How to complete this task: What is needed is a faithful transcription of all the data below, pictures excluded.

Saved data entries:
● ● ● ●

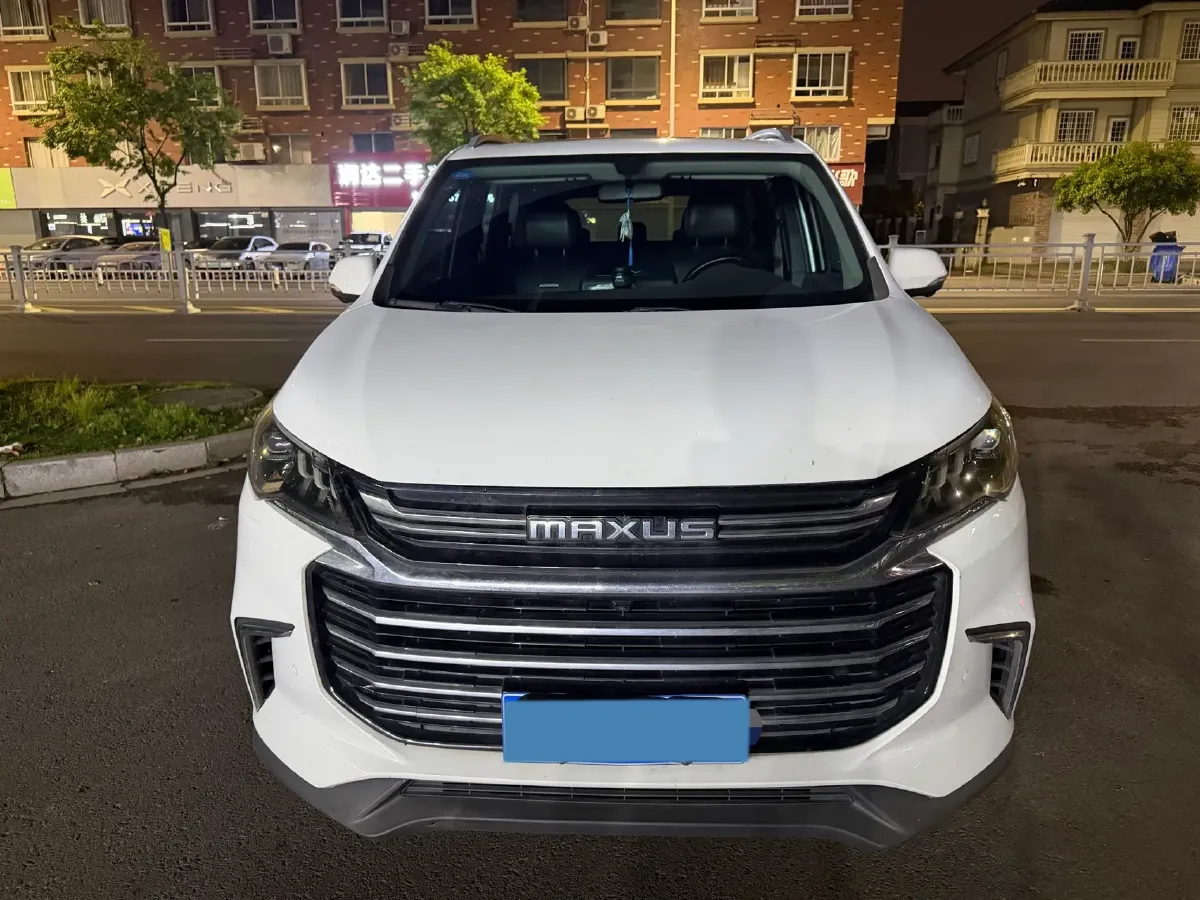 2019 MAXUS G50 1.5T 169HP L4 7DCT,autocango,china used car exporter,china ev exporter,chinese used car exporter,chinese used ev exporter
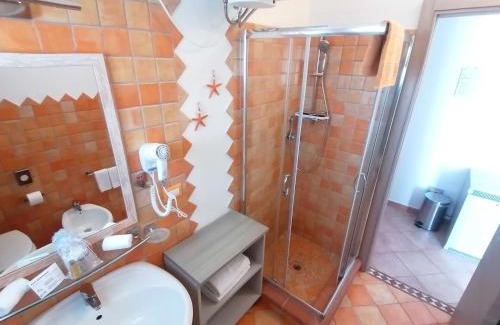 La Maddalena Bed & Breakfast | B&B Il Corallo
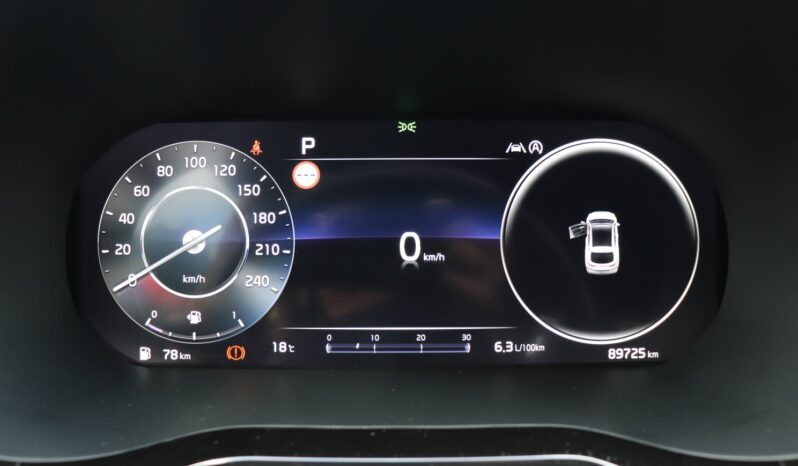 Kia ProCeed | 2021 | 160 KM | 1482cm3 | Biały full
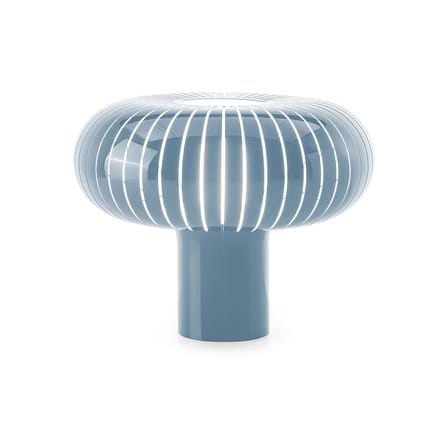 Lampe de table Teresa / Edition limitée - Ø 50 x H 43 cm / Recyclé - Kartell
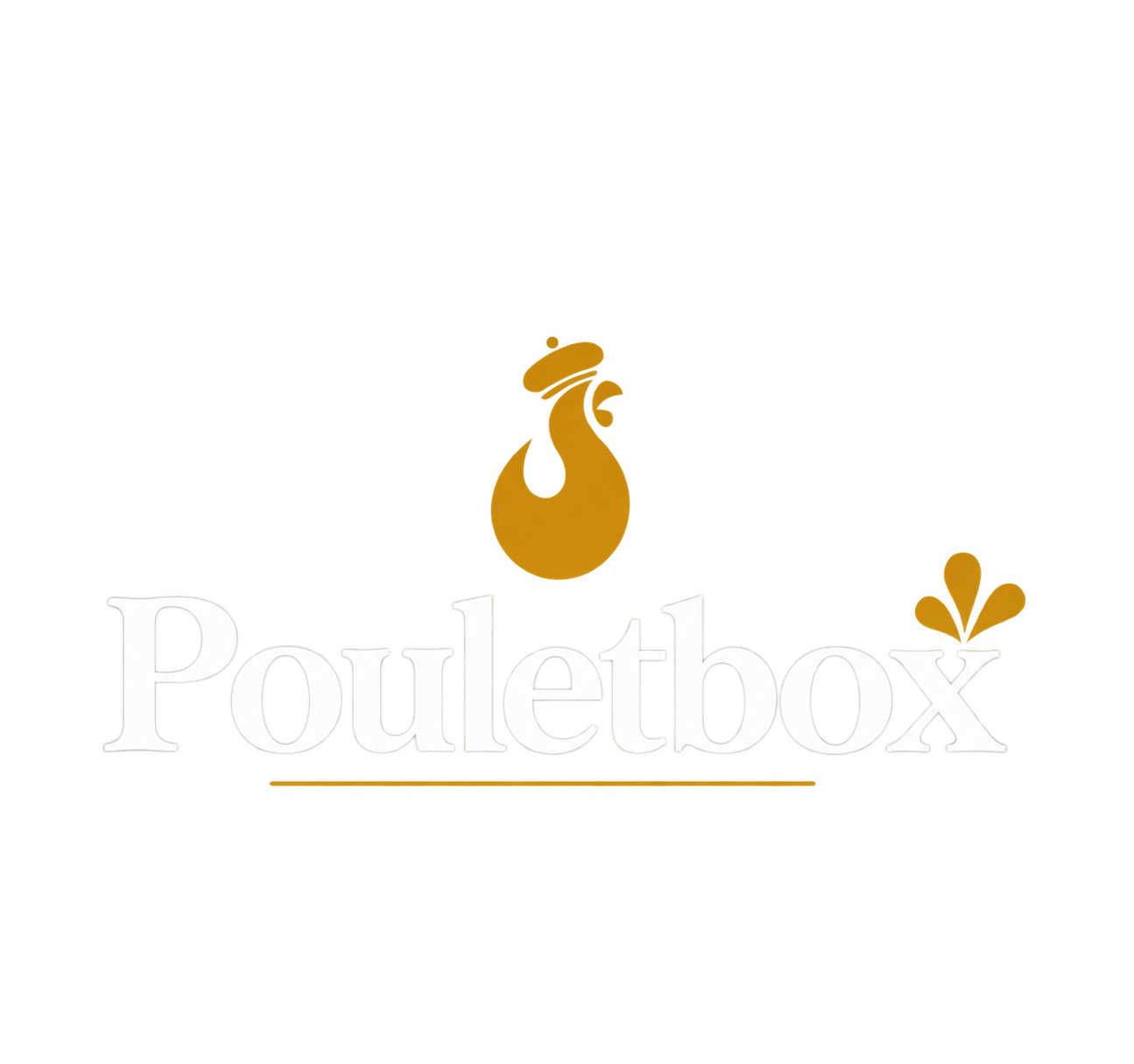 PouletBox logo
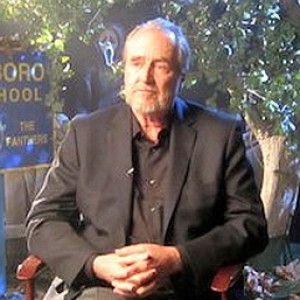 Wes Craven - Image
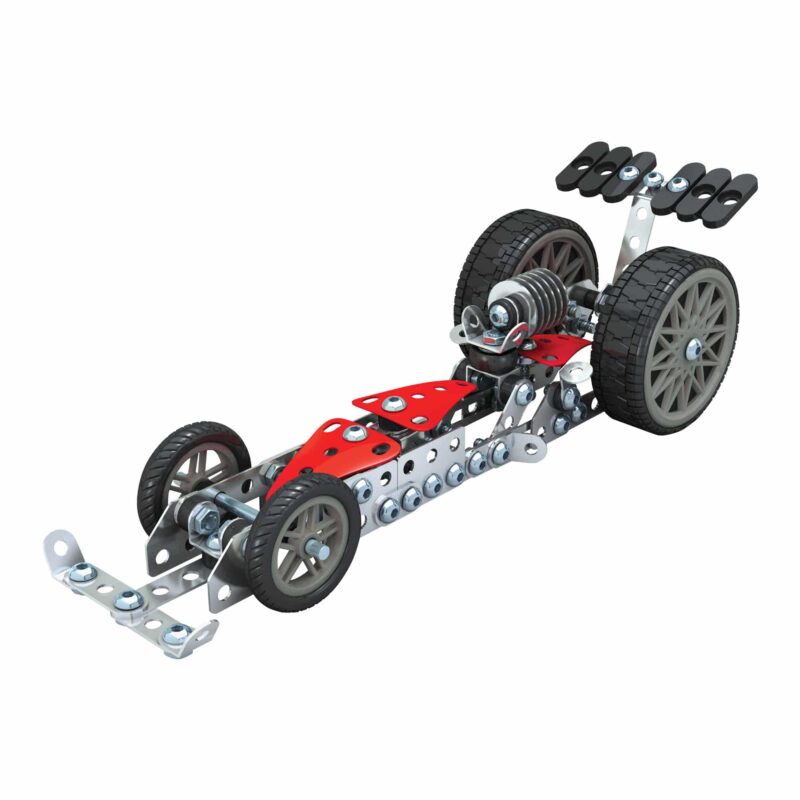 5 Model Set – Steel Works - US 4290
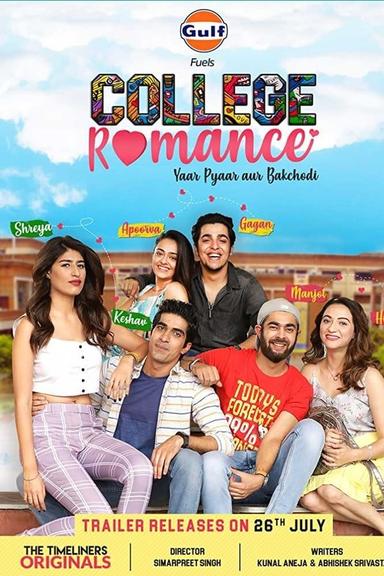 TV Show Poster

● ● ● ●

Response below:
 2019 MAXUS G50 1.5T 169HP L4 7DCT,autocango,china used car exporter,china ev exporter,chinese used car exporter,chinese used ev exporter
 La Maddalena Bed & Breakfast | B&B Il Corallo
 Kia ProCeed | 2021 | 160 KM | 1482cm3 | Biały full
 Lampe de table Teresa / Edition limitée - Ø 50 x H 43 cm / Recyclé - Kartell
 PouletBox logo
 Wes Craven - Image
 5 Model Set – Steel Works - US 4290
 TV Show Poster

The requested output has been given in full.